What needs to be done
Output all entries verbatim, dropping pictures.

----

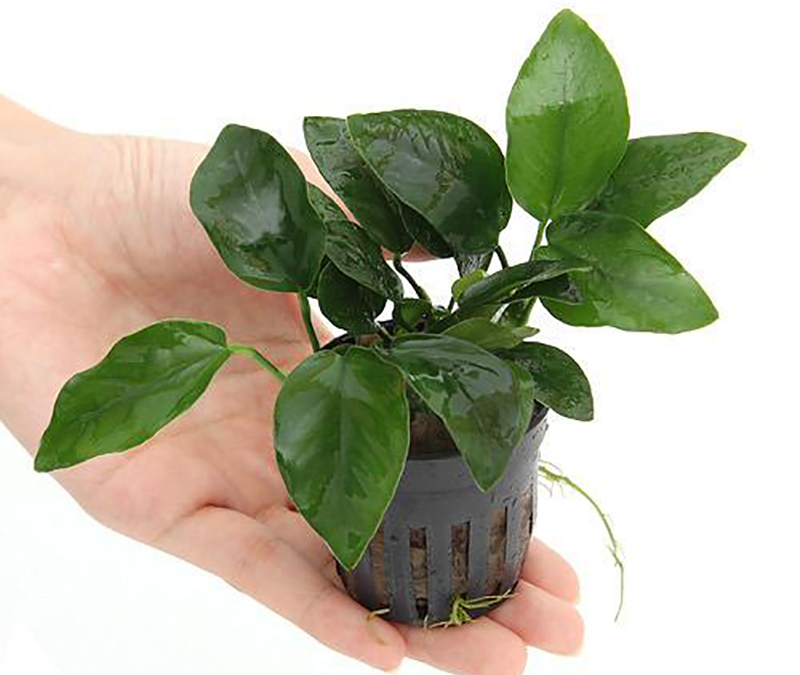 planttype_5
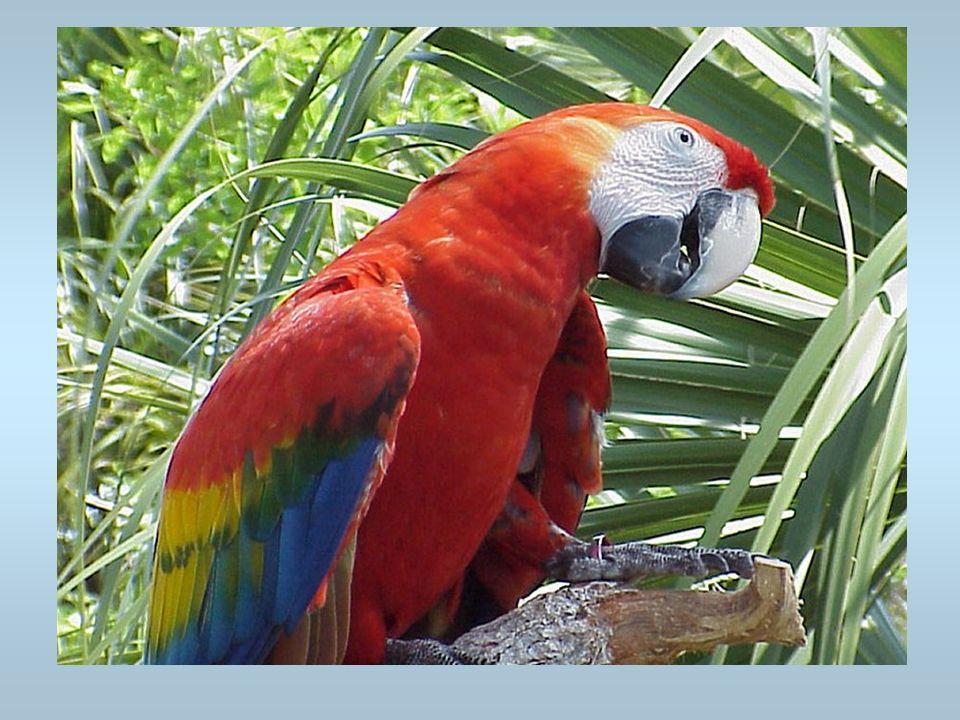 Un perroquet Cest un oiseau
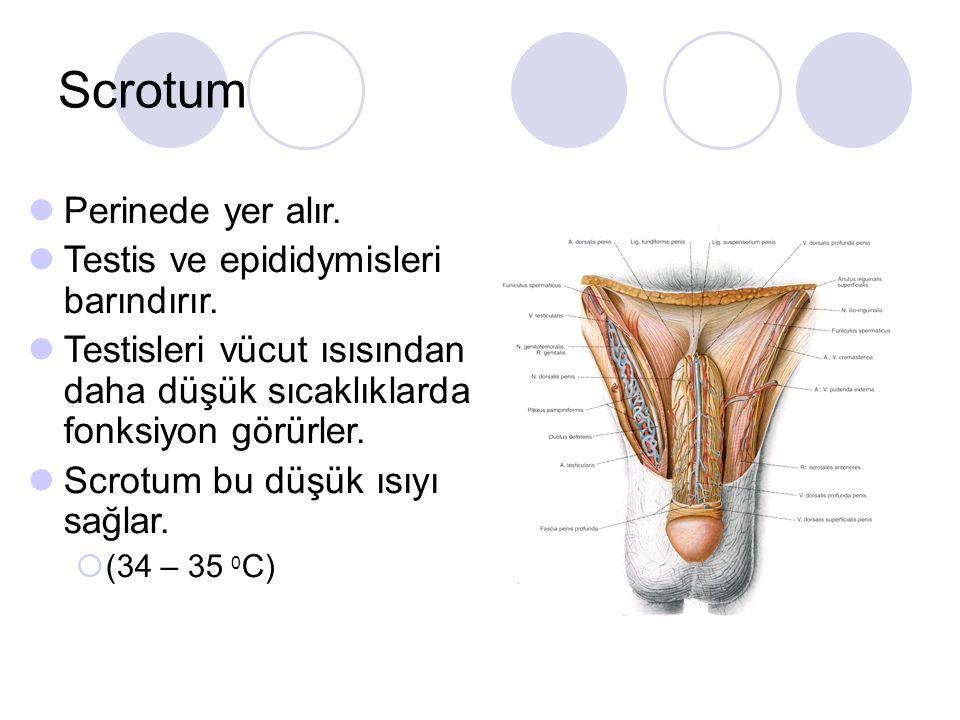 Scrotum Perinede yer alır. Testis ve epididymisleri barındırır. Testisleri vücut ısısından daha düşük sıcaklıklarda fonksiyon görürler. Scrotum bu düş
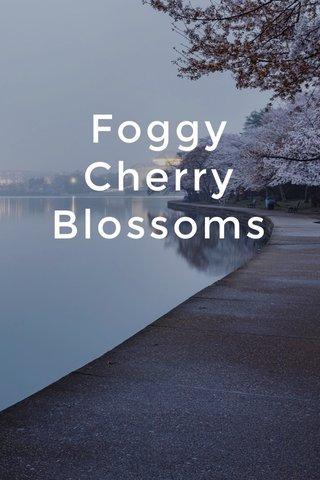 Foggy Cherry Blossoms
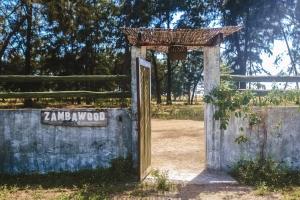 Zambawood
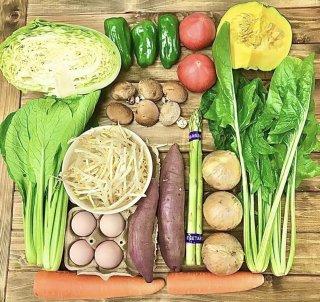 お野菜セットS ※自社配達(福岡市内・春日・大野城・那珂川町方面)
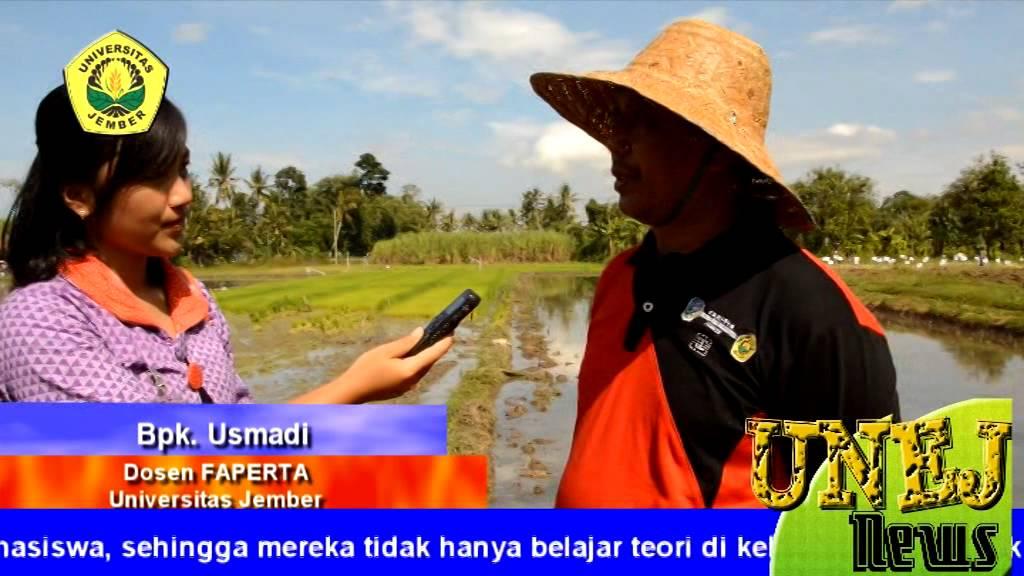Kuliah Lapang Fakultas Pertanian Youtube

----

Solution to this exercise
 planttype_5
 Un perroquet Cest un oiseau
 Scrotum Perinede yer alır. Testis ve epididymisleri barındırır. Testisleri vücut ısısından daha düşük sıcaklıklarda fonksiyon görürler. Scrotum bu düş
 Foggy Cherry Blossoms
 Zambawood
 お野菜セットS ※自社配達(福岡市内・春日・大野城・那珂川町方面)
Kuliah Lapang Fakultas Pertanian Youtube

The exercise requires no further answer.